Anatomy of a TFX component
Components are essentially composed of a component specification and executor class packaged inside a component class.
Component specification
- The component's input and output contract and parameters used for component execution.
Executor class
- Provides the implementation for component's processing
Component Class
- Combines the component specification with the executor to create a TFX component
TFX components at runtime
When a pipeline runs a TFX component the component is executed in three phases:
- The driver uses the component specification to retrieve the required artifacts form the metadata store and pass them into the component.
- The executor perform the components work
- The publisher uses the component specification and the results from the executor to store the components, output in the metadata store.
Custom components only requires modification to executor class. Modification to the driver or publisher should only be necessary if we want to change the interaction between pipeline's components and the metadata store
If we want to change the inputs, outputs or parameters for your component, we only need to modify the component specification.
Types of custom components:
-
Python function based custom components
Only require Python function for the executor with a decorator and argument annotations.
-
Container based custom components
Provide the flexibility to integrate code written in any language into your pipeline by wrapping the components inside a Docker container.
-
Fully custom components
Fully custom components lets us build components by defining the component specification, executor and component interface classes.
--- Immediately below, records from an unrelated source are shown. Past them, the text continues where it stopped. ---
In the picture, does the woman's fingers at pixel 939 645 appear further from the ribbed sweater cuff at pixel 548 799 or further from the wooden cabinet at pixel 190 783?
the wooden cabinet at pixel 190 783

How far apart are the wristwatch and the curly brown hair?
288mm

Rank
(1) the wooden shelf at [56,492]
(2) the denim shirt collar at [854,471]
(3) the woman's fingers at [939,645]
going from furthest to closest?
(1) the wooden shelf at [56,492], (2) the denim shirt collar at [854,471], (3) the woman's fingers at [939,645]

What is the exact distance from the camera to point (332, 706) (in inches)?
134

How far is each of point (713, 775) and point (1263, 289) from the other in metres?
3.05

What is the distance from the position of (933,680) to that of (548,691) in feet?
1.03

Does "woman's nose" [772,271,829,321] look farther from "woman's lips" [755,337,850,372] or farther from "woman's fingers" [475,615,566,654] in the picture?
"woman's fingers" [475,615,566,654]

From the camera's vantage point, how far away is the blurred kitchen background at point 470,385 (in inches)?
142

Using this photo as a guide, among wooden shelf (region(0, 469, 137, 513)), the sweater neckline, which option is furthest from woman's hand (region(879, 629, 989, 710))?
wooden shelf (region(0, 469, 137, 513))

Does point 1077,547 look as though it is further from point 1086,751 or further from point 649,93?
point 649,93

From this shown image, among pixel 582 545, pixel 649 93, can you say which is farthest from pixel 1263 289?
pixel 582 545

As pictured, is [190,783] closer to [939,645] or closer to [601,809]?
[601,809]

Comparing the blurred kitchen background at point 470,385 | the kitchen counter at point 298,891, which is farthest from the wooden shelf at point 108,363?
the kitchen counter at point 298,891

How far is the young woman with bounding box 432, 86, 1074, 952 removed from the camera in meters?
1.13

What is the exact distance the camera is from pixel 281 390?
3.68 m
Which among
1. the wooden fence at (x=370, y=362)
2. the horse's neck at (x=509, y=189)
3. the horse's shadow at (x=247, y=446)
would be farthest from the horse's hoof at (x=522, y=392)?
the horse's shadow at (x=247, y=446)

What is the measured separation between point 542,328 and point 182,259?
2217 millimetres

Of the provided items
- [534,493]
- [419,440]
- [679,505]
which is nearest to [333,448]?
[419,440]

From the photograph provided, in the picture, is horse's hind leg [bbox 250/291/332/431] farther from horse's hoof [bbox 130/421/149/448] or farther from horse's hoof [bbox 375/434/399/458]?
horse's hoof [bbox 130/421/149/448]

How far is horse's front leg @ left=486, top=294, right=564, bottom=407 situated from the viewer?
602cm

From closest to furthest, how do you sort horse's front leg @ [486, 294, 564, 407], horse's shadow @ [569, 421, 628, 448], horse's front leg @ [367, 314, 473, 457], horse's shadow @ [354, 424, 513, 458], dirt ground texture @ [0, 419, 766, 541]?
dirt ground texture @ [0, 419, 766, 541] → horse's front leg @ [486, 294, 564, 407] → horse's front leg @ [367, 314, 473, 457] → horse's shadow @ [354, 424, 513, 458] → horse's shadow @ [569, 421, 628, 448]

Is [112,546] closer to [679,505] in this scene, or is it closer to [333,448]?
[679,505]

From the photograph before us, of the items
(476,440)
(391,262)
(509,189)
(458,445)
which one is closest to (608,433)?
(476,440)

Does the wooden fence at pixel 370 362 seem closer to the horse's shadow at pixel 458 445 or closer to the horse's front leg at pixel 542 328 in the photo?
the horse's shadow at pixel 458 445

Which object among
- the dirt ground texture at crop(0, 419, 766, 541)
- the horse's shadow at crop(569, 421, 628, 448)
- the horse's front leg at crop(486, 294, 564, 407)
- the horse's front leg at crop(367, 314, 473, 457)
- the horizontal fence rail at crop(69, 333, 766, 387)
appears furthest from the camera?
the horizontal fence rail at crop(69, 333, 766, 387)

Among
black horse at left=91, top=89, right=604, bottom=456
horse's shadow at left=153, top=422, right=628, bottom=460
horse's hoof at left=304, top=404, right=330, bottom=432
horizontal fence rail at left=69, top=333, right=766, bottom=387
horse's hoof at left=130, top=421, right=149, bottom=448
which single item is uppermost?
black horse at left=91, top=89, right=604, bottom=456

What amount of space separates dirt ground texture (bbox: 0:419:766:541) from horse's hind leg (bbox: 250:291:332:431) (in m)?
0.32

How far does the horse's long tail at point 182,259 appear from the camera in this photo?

Python function-based components
In this style you write a function that is decorated and annotated with type hints.
The type hints describe the InputArtifacts
, OutputArtifacts
, parameters of your component.
@component
def MuValidationComponent(
model: InputArtifact[Model],
blessing: OutputArtifact[Model],
accuracy_threshold: Parameter[int] = 10,
) -> OutputDict(accuracy=float):
'''My simple custom model validation component.'''
accuracy = evaluate_model(model)
if accuracy >= accuracy_threshold:
write_output_blessing(blessiing)
return {
'accuracy': accuracy
}
Container-based components
To create one we need to specify a Docker container image that includes our component dependencies.
from tfx.dsl.component.experimental import container_component, placeholders
from tfx.types import standard_artifacts
grep_component = container_component.create_container_component(
name='FilterWithGrep',
inputs={'text': standard_artifacts.ExternalArtifact},
outputs={'filtered_text': standard_artifacts.ExternalArtifact},
parameters={'pattern': str},
...
image='google/cloud-sdk:278.0.0',
command=[
'sh', '-exec',
...
...
'--pattern', placeholders.InputValuePlaceholder('pattern'),
'--text', placeholders.InputUriPlaceholder('text'),
'--filtered-text',
placeholders.OutputUriPlaceholder('filtered_text'),
],
)
Their are other parts of the configuration like container image name and optionally the image tag. For the body of the component we can have command parameter which defines the container entry point command line. The command line can use placeholder objects that are replaced at compilation time with the input, output or parameters.
Fully custom components
- Define custom component spec, executor class, and component class
- Component reusability
- Reuse a component spec and implement a new executor that derives from an existing component
Defining input and output specifications
These inputs and outputs are wrapped in channels, essentially dictionaries of typed parameters for input and output artifacts.
The PARAMETERS
is a dictionary of additional execution parameter items that are passed into the executor and are not metadata artifacts.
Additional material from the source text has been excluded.